Recognizing the symptoms of throat cancer can be difficult because the symptoms may seem to be the result of another illness and often do not directly cause pain or discomfort of the throat. Paying attention to the person’s overall wellness and health is important because early diagnosis means the patient will receive necessary medical treatments before the cancer begins to spread. The main signs of throat cancer are an ongoing cough, weight loss, trouble breathing, a hoarse voice, blood in nasal discharge or phlegm, and throat lumps.
An ongoing cough can be one of the symptoms of throat cancer. Many people may think that this is the result of a cold or flu, but if the cough does not go away or if there is blood in mucus that the person expels the person could have throat cancer. A cough is the body’s natural way of clearing the throat and expelling bacteria, but if the person has throat cancer the throat may be inflamed or infected with cancerous cells that cause irritation. Coughing is very common in individuals who develop throat cancer as a result of smoking or chewing tobacco.
Significant weight loss without an identifiable cause is another symptom of throat cancer. The cancerous cells ravage the body and cause the person to loose a large amount of weight quickly. This symptom is associated with many other diseases and cancers, so the person should consult a physician for more information and a diagnosis.
Trouble breathing and swallowing or a hoarse voice are also signs of throat cancer. Certain types of cancer, such as hypopharyngeal cancer or glottic cancer, begin in the larynx of the throat, which is responsible for making the sounds emitted from the mouth and for the muscles of the esophagus responsible for swallowing. Cancer in this region can cause the person’s voice to seem scratchy, and he or she could experience pain and discomfort when swallowing.

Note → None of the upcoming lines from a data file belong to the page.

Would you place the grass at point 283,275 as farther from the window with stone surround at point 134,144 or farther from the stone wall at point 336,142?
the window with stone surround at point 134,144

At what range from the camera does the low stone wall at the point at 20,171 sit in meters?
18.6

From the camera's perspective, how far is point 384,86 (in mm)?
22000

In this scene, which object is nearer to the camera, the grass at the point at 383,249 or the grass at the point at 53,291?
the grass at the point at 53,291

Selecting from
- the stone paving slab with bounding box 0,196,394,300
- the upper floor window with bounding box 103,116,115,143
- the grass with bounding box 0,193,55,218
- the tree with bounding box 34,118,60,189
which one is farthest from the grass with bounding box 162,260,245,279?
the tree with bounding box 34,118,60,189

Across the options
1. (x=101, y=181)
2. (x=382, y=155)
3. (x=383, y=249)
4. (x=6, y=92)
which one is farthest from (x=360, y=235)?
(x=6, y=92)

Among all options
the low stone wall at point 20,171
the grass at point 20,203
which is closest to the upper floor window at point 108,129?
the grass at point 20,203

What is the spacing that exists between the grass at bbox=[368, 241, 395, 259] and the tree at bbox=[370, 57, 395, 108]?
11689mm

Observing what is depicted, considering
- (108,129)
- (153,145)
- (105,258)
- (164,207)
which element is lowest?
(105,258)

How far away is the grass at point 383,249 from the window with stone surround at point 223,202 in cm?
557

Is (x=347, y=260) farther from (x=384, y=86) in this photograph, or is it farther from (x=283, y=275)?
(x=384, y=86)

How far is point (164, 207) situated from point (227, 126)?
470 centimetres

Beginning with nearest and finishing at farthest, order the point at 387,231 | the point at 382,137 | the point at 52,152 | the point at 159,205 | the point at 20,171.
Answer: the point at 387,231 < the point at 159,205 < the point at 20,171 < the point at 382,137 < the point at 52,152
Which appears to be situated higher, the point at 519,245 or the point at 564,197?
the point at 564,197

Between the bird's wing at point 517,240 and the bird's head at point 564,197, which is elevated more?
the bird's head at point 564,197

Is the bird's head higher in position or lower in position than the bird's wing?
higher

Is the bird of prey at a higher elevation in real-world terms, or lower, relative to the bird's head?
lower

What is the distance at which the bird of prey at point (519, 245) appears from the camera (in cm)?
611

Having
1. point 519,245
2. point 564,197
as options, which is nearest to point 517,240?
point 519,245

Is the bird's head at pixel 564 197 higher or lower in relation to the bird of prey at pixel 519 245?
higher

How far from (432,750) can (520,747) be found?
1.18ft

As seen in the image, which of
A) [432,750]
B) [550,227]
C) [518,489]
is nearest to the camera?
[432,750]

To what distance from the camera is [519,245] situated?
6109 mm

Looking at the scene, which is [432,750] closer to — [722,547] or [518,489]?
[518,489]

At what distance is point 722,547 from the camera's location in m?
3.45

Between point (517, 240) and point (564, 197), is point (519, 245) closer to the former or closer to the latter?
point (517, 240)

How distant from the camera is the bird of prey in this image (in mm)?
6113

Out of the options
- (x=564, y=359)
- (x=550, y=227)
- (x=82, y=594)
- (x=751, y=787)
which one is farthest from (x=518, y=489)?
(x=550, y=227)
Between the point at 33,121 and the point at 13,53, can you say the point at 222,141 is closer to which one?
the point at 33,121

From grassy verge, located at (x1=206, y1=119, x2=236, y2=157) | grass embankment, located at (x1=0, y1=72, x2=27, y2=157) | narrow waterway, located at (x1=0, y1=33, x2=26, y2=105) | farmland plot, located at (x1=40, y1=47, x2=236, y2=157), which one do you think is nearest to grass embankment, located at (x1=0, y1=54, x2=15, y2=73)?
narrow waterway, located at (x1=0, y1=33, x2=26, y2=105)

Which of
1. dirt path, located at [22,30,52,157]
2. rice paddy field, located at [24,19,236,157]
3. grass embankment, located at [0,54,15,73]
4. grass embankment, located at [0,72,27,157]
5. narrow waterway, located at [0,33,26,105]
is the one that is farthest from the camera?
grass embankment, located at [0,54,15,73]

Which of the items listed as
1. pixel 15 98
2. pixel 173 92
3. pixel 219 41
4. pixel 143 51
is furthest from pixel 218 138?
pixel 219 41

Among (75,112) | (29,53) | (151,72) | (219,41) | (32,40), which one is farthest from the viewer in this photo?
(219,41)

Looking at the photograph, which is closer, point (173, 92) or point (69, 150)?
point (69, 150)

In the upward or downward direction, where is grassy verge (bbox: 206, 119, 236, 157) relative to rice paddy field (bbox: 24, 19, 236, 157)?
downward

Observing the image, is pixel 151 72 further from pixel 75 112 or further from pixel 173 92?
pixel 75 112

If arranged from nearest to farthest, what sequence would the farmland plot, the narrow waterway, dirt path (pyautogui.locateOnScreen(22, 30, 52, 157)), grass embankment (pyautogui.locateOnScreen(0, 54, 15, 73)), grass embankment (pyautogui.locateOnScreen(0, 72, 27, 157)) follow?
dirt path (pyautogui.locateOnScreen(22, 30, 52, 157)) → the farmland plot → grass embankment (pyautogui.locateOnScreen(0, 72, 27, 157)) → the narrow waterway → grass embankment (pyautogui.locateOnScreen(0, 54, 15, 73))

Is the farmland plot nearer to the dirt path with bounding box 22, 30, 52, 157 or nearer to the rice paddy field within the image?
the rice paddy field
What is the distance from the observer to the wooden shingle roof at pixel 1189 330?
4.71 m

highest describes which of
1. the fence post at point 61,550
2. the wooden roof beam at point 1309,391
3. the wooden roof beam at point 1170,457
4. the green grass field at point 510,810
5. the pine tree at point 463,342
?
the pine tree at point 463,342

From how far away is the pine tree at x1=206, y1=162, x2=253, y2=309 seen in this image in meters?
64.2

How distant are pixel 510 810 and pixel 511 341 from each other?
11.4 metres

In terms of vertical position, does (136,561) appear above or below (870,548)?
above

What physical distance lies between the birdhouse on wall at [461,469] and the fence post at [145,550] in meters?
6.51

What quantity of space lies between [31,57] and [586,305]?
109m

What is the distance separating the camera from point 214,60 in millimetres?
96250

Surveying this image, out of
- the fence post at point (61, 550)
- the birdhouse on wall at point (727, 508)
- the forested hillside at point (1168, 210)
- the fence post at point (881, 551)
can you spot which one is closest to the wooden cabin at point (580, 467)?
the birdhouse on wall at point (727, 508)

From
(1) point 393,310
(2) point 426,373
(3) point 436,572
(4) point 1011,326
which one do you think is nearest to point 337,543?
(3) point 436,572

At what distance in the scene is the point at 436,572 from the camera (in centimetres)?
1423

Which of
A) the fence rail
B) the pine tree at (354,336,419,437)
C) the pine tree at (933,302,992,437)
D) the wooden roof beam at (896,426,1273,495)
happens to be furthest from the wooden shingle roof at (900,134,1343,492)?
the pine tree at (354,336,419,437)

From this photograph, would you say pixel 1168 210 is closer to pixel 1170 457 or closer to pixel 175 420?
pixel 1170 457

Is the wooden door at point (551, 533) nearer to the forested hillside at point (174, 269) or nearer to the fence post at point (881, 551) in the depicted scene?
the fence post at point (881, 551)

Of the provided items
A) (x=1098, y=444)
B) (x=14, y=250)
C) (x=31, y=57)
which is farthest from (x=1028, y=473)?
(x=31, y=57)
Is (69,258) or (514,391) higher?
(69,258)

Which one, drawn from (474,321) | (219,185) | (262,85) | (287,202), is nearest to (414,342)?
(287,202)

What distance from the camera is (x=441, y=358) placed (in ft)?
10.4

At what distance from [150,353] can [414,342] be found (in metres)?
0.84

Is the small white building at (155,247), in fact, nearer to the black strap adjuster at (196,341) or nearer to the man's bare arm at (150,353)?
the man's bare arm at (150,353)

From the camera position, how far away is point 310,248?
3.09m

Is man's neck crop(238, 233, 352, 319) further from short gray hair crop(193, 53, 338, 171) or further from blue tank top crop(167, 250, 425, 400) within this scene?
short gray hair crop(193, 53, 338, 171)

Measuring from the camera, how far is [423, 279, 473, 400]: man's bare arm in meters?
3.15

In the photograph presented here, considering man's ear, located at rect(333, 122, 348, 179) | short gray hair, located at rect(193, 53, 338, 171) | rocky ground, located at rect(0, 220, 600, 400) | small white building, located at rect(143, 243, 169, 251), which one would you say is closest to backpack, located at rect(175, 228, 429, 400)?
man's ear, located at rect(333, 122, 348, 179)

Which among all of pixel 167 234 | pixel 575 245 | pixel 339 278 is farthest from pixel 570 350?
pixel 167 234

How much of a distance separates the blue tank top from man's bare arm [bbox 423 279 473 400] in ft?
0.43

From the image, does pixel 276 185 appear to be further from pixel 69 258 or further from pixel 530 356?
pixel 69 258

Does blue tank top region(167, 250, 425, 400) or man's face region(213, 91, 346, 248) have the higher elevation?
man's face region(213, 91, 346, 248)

Throat lumps develop when cancerous tissue forms a cyst or tumor in the esophagus. The lump may be felt from the outside of the throat or the person could experience the sensation of having something stuck in his or her throat. Sores or bumps that form in the back of the mouth or on the tonsils could be a sign of oropharyngeal throat cancer. A person should immediately consult a physician if he or she experiences any of the symptoms of throat cancer.